Bureaucratisation of public organisations? A comparative study of organisational professionals in Sweden and New Zealand
- Contact person:
- Patrik Hall
- Swedish Research Council for Health
- Working life and Welfare
- Swedish Research Council for Health Working life and Welfare
- Responsible at Malmö University:
- Patrik Hall
- Linda Nyberg - Lunds universitet
- Karl Löfgren - Wellington School of Government
- Victoria University
- Lund University
- Time frame:
- 01 July 2019 - 30 June 2022
- Research environment :
- Research subject:
About the project
The objective of this research project is to describe and explain the expansion of organisational professionals within public organisations. This group consists of managers and high-level administrators (e.g. economists, HR, strategists, communicators) whose primary role is to manage functions such as quality control, audits and review, performance management, and organisational branding.

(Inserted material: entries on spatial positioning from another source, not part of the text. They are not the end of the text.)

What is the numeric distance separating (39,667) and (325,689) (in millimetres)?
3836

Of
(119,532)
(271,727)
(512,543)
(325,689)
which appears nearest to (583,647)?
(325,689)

Research suggests that the number of organisational professionals appears to be increasing at a higher rate than core operational staff: what has been described as a decrease of ‘warm’ hands (teachers, health staff and social workers) in exchange for an increase in ‘cold’ hands (managerial and monitoring office staff), and thus a risk of bureaucratising public organisations. This project will further our understanding and provide evidence of this development and the driving factors behind through a unique comparison between Sweden and New Zealand – the latter a country with a strongly centralist tradition within the public sector in contrast to the decentralised structure of the Swedish public sector.
The project consists of two phases. The first entails a descriptive statistical study of the development of organisational professionals vis-à-vis other professional groups in large public organisations from 1990 and onwards. In the second phase, three main hypotheses on the mechanisms behind the (potential) expansion of organisational professionals will be tested, related to delegated budgets, organisational size, and a comparison between “soft” and “technical” public sector services.

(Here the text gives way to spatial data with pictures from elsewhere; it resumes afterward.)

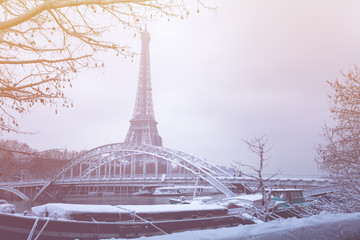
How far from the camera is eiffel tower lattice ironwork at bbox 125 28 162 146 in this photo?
69.9 metres

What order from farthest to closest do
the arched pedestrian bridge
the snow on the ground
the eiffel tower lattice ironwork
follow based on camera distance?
the eiffel tower lattice ironwork, the arched pedestrian bridge, the snow on the ground

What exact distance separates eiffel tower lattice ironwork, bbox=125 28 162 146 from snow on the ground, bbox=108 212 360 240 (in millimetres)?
64233

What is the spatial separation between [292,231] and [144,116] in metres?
71.2

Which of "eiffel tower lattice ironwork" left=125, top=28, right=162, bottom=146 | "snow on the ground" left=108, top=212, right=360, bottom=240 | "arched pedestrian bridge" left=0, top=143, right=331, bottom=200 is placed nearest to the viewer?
"snow on the ground" left=108, top=212, right=360, bottom=240

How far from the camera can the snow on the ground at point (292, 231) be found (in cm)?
227

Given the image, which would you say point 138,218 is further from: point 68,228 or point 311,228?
point 311,228

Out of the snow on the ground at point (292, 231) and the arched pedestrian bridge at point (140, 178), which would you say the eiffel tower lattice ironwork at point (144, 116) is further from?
the snow on the ground at point (292, 231)

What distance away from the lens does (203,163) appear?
45.6 m

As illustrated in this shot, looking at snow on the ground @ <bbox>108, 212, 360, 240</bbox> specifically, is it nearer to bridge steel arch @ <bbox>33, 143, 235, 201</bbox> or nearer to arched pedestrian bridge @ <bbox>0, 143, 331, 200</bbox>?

The project speaks to the need to understand and address challenges facing public sector work in the near future. The expansion of the number and influence of organisational professionals has been connected to an increase in administrative tasks, connected to managerial demands, for core operative staff. Overpowering administrative burdens has been identified as one of the big challenges to the quality and sustainability of public sector work life, affecting issues of occupational health and work satisfaction due to increasing workloads.